Gioni led journalists on a virtual tour via an online meeting on Sept 25 as he and Condo are unable to travel to China due to the COVID-19 pandemic. The title of the exhibition was borrowed from a painting of the artist in 2002, according to Gioni.

"The exhibition was conceived as a gallery of imaginary portraits: a salon of fictional ancestors and fallen members of an imagined aristocracy hung in the cavernous galleries of the Long Museum, as in the halls of a decaying futurist castle," says Gioni.

Born in 1957 in New Hampshire, Condo began learning to draw when he was 4. He later studied art history and music theory for two years at the University of Massachusetts and eventually became fascinated with Baroque and Rococo paintings. Encouraged by a professor to pursue his true passion for painting, Condo quit university but later realized he was more likely to succeed in music rather than art.

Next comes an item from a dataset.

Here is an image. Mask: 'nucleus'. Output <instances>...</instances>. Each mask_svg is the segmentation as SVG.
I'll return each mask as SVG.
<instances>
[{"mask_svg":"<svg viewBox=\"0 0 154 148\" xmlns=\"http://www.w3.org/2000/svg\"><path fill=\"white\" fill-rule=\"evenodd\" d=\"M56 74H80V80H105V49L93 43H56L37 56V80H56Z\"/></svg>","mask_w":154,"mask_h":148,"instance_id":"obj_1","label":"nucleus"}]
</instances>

Condo soon joined the rock band The Girls in Boston and, in 1979, met Jean-Michel Basquiat, the Neo-Expressionist star of the 1980s New York art scene. Basquiat, at the time, was in a band, Gray, that was the opening act for Condo's group at a nightclub in Manhattan. Condo and Basquiat hit it off immediately, and the latter quickly convinced Condo to move to New York. Together with Basquiat and US artist Keith Haring, Condo became a central figure in the East Village art scene.

By the early 1980s, Condo's approach to painting combined influences from Cubism, Surrealism and other 20th century avant-garde movements with cartoon characters and vernacular imagery, inaugurating a new kind of figuration, which the artist defined as "artificial realism".